If this problem ONLY happens when you are plugged into the charger or the electrical system, I would try the following (in the "throwing spaghetti at the wall category - I don't have hard reasons for these).

1) Try a groud loop isolator. http://www.crutchfield.com/S-Hi2ajR3XZjA/cgi-bin/prodview.asp?i=127SNI135

2) Try a power line filter (on the device power or the cig lighet power if using a cig adapter)

http://www.crutchfield.com/S-Hi2ajR3XZjA/cgi-bin/ProdView.asp?search=line+filter&i=003S15A

Good luck and keep us posted!


----------



## Vonhasch (Apr 19, 2004)

I'm having the same problem with a Garmin 2730 GPS. It worked fine yesterday and today driving back from work it must have dropped out over a dozen times.

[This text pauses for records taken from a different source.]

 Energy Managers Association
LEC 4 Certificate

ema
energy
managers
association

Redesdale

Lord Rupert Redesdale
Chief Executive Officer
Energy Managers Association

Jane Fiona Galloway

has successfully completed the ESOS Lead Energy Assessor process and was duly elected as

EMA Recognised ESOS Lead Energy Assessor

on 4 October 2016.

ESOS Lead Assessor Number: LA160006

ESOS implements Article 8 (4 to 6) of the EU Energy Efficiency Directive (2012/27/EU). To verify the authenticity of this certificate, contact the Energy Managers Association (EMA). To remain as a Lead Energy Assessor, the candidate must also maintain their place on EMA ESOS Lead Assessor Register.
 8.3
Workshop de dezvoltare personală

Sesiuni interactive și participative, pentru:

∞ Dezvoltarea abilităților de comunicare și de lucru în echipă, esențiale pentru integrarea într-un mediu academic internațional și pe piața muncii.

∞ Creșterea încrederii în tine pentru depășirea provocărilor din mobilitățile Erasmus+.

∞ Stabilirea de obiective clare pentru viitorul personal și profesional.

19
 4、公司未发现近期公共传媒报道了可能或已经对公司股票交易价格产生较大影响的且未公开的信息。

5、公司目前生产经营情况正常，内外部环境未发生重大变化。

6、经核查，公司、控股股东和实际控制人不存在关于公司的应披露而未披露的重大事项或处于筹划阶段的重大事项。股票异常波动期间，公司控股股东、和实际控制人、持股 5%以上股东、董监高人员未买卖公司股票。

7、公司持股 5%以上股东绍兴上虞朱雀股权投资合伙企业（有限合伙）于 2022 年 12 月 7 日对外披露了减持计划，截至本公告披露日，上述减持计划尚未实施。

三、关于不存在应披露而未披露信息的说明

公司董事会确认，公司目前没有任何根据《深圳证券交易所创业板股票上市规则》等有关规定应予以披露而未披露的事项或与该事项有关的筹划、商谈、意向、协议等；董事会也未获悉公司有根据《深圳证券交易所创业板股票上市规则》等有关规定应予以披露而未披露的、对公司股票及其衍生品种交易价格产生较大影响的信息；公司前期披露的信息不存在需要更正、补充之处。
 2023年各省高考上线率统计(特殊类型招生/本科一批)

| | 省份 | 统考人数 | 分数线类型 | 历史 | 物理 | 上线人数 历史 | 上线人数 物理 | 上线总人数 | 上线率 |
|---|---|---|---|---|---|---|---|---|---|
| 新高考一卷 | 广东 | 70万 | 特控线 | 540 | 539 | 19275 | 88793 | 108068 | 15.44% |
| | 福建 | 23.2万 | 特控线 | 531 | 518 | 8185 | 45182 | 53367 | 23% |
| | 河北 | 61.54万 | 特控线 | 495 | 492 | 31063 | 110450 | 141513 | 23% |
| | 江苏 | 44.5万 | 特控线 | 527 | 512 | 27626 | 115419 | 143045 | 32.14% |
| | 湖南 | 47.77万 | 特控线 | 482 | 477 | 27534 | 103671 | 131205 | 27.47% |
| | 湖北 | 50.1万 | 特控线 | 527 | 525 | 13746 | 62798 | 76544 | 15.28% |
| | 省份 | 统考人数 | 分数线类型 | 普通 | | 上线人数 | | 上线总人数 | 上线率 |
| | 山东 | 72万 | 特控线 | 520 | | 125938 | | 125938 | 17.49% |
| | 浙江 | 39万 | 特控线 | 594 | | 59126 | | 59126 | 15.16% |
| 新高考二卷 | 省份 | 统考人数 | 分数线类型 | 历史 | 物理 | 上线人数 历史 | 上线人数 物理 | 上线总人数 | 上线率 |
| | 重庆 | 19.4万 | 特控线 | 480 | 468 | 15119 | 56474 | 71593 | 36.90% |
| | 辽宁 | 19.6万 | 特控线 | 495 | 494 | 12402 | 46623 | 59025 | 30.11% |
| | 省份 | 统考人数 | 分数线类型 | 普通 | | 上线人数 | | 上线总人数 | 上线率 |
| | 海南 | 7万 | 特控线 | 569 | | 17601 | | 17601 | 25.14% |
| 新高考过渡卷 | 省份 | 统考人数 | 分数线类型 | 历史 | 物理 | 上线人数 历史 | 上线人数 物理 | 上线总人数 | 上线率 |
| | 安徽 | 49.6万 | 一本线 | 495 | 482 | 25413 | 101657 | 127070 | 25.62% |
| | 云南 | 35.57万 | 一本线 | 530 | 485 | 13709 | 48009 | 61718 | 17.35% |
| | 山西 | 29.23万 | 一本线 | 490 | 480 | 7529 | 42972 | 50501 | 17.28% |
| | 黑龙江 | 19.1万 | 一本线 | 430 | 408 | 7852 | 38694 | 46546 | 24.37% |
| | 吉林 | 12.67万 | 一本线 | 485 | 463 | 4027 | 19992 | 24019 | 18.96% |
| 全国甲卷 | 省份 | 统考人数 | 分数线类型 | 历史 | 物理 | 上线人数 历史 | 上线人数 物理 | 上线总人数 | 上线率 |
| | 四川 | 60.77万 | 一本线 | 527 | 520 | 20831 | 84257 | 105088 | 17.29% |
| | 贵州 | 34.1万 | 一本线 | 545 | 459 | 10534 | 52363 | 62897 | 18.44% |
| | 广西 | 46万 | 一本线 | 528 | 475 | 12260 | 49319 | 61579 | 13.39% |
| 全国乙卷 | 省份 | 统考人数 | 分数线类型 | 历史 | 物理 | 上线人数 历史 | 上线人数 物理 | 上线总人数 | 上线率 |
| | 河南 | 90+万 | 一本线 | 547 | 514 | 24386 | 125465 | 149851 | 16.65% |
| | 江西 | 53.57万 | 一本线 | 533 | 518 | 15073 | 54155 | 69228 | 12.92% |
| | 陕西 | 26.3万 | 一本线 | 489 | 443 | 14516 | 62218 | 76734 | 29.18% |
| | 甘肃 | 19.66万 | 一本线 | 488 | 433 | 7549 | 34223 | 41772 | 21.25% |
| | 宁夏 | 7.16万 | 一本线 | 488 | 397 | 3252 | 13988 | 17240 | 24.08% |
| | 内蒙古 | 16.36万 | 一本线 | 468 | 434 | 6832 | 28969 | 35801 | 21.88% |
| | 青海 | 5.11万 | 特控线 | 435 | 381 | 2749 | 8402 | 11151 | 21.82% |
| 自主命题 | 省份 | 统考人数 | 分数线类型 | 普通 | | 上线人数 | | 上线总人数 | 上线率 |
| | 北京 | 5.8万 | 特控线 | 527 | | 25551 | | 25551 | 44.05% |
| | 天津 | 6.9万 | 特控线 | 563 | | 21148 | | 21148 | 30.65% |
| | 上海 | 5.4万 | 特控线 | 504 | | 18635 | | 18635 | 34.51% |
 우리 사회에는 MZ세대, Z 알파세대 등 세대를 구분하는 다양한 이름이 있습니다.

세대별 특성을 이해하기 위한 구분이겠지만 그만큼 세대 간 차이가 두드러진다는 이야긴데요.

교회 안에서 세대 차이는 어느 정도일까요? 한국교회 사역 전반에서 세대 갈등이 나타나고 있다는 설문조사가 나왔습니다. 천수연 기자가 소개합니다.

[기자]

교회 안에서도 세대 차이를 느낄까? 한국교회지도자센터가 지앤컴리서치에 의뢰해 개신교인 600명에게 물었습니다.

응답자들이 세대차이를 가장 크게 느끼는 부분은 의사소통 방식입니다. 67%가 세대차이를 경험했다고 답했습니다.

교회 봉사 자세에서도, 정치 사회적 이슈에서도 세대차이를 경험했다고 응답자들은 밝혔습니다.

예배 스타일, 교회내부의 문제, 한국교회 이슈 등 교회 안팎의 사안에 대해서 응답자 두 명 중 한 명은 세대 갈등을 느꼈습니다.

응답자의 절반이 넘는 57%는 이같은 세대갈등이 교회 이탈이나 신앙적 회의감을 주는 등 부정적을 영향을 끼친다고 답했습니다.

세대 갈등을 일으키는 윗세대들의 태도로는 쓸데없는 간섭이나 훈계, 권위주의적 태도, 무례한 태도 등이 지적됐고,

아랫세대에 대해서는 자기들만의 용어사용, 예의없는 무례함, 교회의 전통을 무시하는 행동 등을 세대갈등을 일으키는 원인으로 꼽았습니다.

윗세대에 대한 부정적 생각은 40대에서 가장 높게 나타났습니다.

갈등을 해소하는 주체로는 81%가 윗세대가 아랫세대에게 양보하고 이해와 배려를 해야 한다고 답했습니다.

Each time the aux selection on the radio disappears. Obviously I have to leave the Garmin 2730 plugged into the cigarette lighter. I'll play with it some more tomorrow but I think I'll have to do what the Duderino suggested. Just what I needed more cabling on my dash.


----------



## Vonhasch (Apr 19, 2004)

Looks like the ground loop isolator worked. I drove for over an hour without the Aux input dropping out. Sure do have a lot of crap on my dash though.


----------



## el_duderino (Aug 1, 2005)

Vonhasch said:


> Looks like the ground loop isolator worked. I drove for over an hour without the Aux input dropping out. Sure do have a lot of crap on my dash though.


Weird but good scientifically I guess.

You will need to hard-wire, or have it hard-wired, into the aux jack wiring under the dash.


----------